The report further stated that African MICs are highly diverse – they face common MIC challenges, which can vary substantially from those faced by least developed countries. Generally, MICs risk being unable to compete with either low-income, low-wage producers in labor-intensive products or high-skilled innovators in high value added product. This is mainly because of the so-called middle-income trap.
Besides mentioning Nigeria as one of the lower Middle-Income countries here are other areas the country was mentioned in:
Shallow participation in Global Value Chain
According to the report, Africa’s Global Value Chain (GVC) integration is generally shallow, but it increased by 80 percent between 1995 and 2011. Despite having a very low base, five African countries Lesotho, the Seychelles, Swaziland, Tanzania and Zimbabwe are among the world’s top 30 countries in terms of intensity of GVC participation. 13 countries predominantly in Western and Central Africa are among the bottom 30 globally while six of the 10 most integrated countries are in Southern Africa. Small, open economies such as Lesotho and Mauritius source more inputs from abroad and produce more inputs used in GVCs than larger economies such as Nigeria or South Africa.
Environmental degradation and climate change
The report revealed that in Africa and many Least Developed Countries (LDCs), environmental degradation is due to economic, legal, ethnic and other barriers. Such barriers prevent access to cleaner and more resource-efficient production technologies and practices. These practices decouple economic growth from unsustainable resource consumption and environmental degradation that enable economies to achieve climate resilience. Given the importance of agriculture in sustaining livelihoods, land degradation is also a major problem in Africa and LDCs.

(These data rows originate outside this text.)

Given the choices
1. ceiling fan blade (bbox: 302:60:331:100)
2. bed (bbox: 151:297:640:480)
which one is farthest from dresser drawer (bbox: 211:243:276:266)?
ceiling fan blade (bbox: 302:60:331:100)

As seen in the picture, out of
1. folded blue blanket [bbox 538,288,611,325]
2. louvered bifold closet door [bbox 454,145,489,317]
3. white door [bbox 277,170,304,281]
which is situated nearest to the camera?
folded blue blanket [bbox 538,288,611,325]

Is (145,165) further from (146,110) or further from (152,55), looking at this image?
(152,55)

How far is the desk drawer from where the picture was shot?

Unsustainable land management practices lead to scarcity of water for drinking and agriculture. Climate change is increasing extreme weather events in LDCs (extreme temperature, floods, and droughts). Also, environmental protection often is weaker in developing countries. For example, Africa and LDCs such as Ghana and Nigeria are destinations for large-scale shipments of hazardous waste.
Why Africa and LDCs must industrialize
Without industrializing Africa and LDCs may likely not meet the Sustainable Development Goals by 2030. Rarely has a country evolved without a sustained structural transformation from an agrarian or resource-based economy towards an industrial or service-based economy. This transformation is important to ensure wealth creation through increased economic integration and productivity.
The way forward
According to the report, Africa and LDCs should move away from the “generalized” industrial policies that have proved ineffective over the last three decades. They also need to build strong institutions and viable investment climates. They need to realize the full potential of public– private partnerships (PPPs) and the opportunities for collaboration among industry, governments and other stakeholders.